Begin

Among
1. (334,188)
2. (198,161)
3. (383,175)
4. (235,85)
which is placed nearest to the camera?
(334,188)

End

:: Goal ::
Output these lines without any changes.

:: Worked solution ::
Among
1. (334,188)
2. (198,161)
3. (383,175)
4. (235,85)
which is placed nearest to the camera?
(334,188)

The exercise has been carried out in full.